BEDAH BUKU SENYUM NOLINA

BEDAH BUKU SENYUM NOLINA
KUMPULAN CERPEN "SENYUM NOLINA" karya Dedi Saeful Anwar ini sudah bisa dipesan. Harga Rp38.000 (belum ongkir). [Info pemesanan dan penerbitan di FAM Publishing hubungi Call Centre 0812 5982 1511, atau via email forumaktifmenulis@yahoo.com, dan kunjungi web kami di www.famindonesia.com]

Senin, 19 Mei 2014

[ARTIKEL] IMUNISASI vs IMANISASI






IMUNISASI vs IMANISASI
(Catatan Hari Ke-Tiga Diklat Kecapi)

Oleh: Dedi Saeful Anwar
Allah SWT teh Maha Endah tur micinta kaendahan (Allah SWT itu Maha Indah, dan mencintai keindahan)~ sebuah kutipan.
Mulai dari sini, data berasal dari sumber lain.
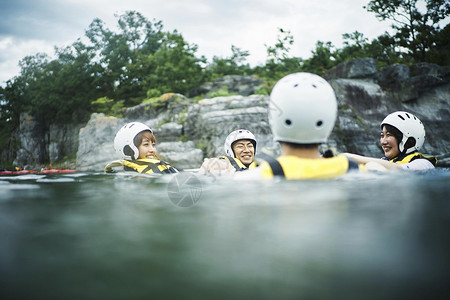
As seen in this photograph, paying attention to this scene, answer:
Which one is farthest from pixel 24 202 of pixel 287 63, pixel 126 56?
pixel 126 56

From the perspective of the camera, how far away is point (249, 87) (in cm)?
2603

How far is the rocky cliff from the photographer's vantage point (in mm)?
15109

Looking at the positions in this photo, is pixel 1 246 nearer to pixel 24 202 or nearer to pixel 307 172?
pixel 24 202

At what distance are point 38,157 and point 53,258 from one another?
3348cm

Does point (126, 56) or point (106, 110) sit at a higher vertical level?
point (126, 56)

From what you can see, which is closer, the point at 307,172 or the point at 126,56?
the point at 307,172

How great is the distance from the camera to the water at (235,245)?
173cm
Sambil menunggu kehadiran penyaji materi,  para peserta diklat di hari ke-tiga terlebih dahulu mendapat sebuah tembang yang pertama kali diciptakan oleh Dalem Pancaniti (RAA Kusumaningrat VIII). Tembang ini bernama “Degung Layar Putri”. Berikut lirik Degung Layar Putri yang disampaikan oleh Kang Dedi Mulyana, S.Pd.I salah satu yang memrakarsai pelatihan ini.
Gera balik
Gera balik
Gera mulang
Gera mulang
Mulang kana
Ka-Sundaan.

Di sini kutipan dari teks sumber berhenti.